Page-level text extractions
##########
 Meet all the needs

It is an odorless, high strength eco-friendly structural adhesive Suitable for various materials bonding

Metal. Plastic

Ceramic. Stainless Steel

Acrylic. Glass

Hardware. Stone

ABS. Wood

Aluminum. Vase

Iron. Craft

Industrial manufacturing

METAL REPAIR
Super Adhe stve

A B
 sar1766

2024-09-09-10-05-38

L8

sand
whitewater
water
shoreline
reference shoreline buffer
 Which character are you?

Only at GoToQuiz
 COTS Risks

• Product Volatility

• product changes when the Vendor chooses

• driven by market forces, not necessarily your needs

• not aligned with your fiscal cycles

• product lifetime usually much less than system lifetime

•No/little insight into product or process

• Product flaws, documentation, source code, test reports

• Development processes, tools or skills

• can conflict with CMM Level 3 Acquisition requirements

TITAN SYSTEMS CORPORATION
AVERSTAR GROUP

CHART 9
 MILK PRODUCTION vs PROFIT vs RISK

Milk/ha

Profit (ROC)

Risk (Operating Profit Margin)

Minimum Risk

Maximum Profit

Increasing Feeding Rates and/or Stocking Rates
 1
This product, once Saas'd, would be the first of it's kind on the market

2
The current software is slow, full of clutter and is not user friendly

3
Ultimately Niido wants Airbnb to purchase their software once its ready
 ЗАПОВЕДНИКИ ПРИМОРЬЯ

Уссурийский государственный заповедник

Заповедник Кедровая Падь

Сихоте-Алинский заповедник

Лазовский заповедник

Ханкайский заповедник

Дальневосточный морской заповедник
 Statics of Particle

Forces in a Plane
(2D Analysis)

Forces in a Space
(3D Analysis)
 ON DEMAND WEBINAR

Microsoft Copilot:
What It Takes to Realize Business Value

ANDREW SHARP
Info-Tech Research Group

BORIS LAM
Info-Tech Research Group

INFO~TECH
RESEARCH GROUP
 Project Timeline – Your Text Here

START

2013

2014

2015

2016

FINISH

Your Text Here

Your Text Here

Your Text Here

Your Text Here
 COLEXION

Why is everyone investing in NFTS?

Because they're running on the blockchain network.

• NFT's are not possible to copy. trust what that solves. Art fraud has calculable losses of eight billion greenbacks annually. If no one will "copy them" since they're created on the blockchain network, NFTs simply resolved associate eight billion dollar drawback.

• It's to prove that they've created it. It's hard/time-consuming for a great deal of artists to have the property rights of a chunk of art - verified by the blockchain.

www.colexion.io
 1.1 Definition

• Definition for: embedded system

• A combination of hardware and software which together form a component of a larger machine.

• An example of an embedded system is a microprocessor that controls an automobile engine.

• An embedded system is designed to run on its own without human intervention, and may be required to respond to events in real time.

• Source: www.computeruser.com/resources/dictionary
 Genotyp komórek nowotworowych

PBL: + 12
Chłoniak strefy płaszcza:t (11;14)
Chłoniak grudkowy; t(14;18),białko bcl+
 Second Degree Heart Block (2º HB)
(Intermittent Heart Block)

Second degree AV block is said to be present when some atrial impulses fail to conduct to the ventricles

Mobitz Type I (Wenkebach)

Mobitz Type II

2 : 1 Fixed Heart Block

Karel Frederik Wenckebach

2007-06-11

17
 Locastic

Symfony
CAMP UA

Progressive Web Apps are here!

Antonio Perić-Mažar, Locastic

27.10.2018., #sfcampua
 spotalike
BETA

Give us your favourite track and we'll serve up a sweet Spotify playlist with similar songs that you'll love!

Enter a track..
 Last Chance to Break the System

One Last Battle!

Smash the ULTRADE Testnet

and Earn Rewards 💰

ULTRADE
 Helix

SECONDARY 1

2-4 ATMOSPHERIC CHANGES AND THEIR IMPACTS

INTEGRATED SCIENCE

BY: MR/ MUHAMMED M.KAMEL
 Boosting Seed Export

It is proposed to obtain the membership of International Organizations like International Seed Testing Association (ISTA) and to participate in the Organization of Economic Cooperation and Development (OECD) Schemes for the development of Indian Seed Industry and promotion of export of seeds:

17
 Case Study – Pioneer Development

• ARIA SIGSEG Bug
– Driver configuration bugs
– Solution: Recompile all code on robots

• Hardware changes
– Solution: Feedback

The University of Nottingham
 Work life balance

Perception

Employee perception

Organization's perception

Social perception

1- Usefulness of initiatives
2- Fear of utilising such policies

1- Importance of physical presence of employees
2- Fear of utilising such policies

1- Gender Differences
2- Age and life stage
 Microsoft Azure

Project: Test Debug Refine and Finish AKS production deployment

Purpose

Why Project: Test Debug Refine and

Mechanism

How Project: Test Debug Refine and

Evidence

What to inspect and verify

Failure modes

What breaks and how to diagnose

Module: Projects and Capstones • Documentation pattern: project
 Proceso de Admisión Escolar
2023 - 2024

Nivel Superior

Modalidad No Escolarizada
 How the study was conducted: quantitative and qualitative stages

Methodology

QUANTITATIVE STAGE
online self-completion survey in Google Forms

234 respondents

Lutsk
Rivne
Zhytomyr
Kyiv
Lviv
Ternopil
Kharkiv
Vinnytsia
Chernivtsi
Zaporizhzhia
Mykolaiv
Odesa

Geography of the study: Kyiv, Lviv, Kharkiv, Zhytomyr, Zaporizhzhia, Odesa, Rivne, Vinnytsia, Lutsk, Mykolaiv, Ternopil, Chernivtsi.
##########
> What this task involves
From the entries above, copy each line that holds "Zhytomyr".

> Exercise output
Zhytomyr
Geography of the study: Kyiv, Lviv, Kharkiv, Zhytomyr, Zaporizhzhia, Odesa, Rivne, Vinnytsia, Lutsk, Mykolaiv, Ternopil, Chernivtsi.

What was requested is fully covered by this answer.